全編“墨絵”のアニメーションで生まれ変わった傑作小説…『ヴィル・ヌーヴ』が創出する陰影に引き込まれる
多くの移民を受け入れ、英語とフランス語を中心に200語以上の言語を話す人がいると言われる多様性の国、カナダ。同地の文化的首都モントリオールより、全編が墨で描かれた独創性あふれるアニメーション映画が誕生した。『新しい街 ヴィル・ヌーヴ』(公開中)と名付けられたこの作品は、独立に向けた住民投票に沸き立つケベック州を舞台に、離婚した元夫婦の男女が理想と現実の間で揺れ動く姿を映しだしていく。豊かな表現力を持つフェリックス・デュフール=ラペリエール監督へのインタビューを通して、本作の魅力や巨匠監督の代表作との関連性に迫りたい。
傑作短編「シェフの家」からのインスピレーション
本作のベースになっているのは、日本では村上春樹による翻訳でも知られる短編小説の名手、レイモンド・カーヴァーの傑作「シェフの家」。過去に引きずられる男と未来に目を向ける女の再会と別れを描く20ページほどのシンプルな作品だが、ラペリエール監督は自身の故郷でもあるカナダのケベック州へ舞台を置き換え、1995年に実際に起きた独立を巡る住民選挙の歴史を物語に反映。成熟した男女のつながりを描きながら、自分たちの文化やアイデンティティを守ろうとする現代の世界情勢にも通じる寓話として作り上げた。
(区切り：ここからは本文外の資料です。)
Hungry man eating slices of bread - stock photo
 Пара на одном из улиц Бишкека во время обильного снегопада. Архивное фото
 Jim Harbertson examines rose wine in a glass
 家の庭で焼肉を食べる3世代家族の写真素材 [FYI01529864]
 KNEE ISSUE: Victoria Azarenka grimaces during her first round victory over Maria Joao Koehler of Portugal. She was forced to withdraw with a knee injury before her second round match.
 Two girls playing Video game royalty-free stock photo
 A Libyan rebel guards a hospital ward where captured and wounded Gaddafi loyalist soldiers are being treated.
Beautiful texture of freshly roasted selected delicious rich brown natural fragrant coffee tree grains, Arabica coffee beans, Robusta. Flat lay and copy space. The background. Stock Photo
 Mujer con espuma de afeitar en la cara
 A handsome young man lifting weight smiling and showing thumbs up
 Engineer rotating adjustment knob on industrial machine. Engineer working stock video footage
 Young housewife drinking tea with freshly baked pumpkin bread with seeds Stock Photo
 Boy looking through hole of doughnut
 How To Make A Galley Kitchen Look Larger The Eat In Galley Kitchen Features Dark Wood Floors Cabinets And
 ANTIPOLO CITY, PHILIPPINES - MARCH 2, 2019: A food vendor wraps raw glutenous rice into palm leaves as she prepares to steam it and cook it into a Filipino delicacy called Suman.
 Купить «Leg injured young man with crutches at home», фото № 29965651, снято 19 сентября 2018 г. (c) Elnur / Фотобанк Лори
「レイモンド・カーヴァーの短編が大好きなんです」と開口一番に原作への思いを語るラペリエール監督は、「シェフの家」を題材にした理由をこう説明する。
「『シェフの家』がお気に入りなのもありますが、登場する2人のキャラクターがシンプルながら、アニメーションとして動かした時にとてもおもしろくなると思ったんです。一人は怒りを抱え、絶望的で悲観的だけど、いきいきとした男性。もう一人は、穏やかかつ明晰で、希望に満ちた女性です。そして、この女性は最初からうまくいかないとわかっていながら、あえて男性の誘いに応え、海辺の家へ行きます。2人の運命の絡み合いに好奇心をそそられました」
ケベック州が持つ逆説的な両義性と原作の世界観が共通
監督の言葉通り、物語は創作活動を辞めてしまった詩人のジョセフと、短編小説を発表したばかりで、未来をポジティブに捉えている彼の元妻エマ、2人の息子であるユリスを中心に展開する。独立運動には関心を示さず、つらい現実から逃げ続けるジョセフは、海沿いの街「ヴィル・ヌーヴ」へ向かい、友人から空き家を借りることにする。実はその家は、夫妻が蜜月の日々を過ごした思い出の場所で、ジョセフはエマに「もう一度、一緒に暮らさないか」と電話をするのだった。
英仏二言語が公用語のカナダにおいて、ケベック州の都市モントリオールはフランス語圏に属し、独自の文化を紡いできた。
「ケベックというのは非常に小さい“国”で、2回、住民たち自身で独立を試みようとして、2度とも自ら否決した歴史があります。普段の会話はフランス語で行い、生活水準も高いのですが、自分たちの政治的な自治は持っていませんし、英仏ともに公用語ですが英語を躊躇なく話す人も多い。非常に逆説的で両義性にあふれた場所であり、そこがダークなジョセフと希望を持ったエマの関係に似ていると思いました」と語るラペリエール監督。当地の特殊なバックグラウンドと原作の世界観に強い結びつきを感じていたようだ。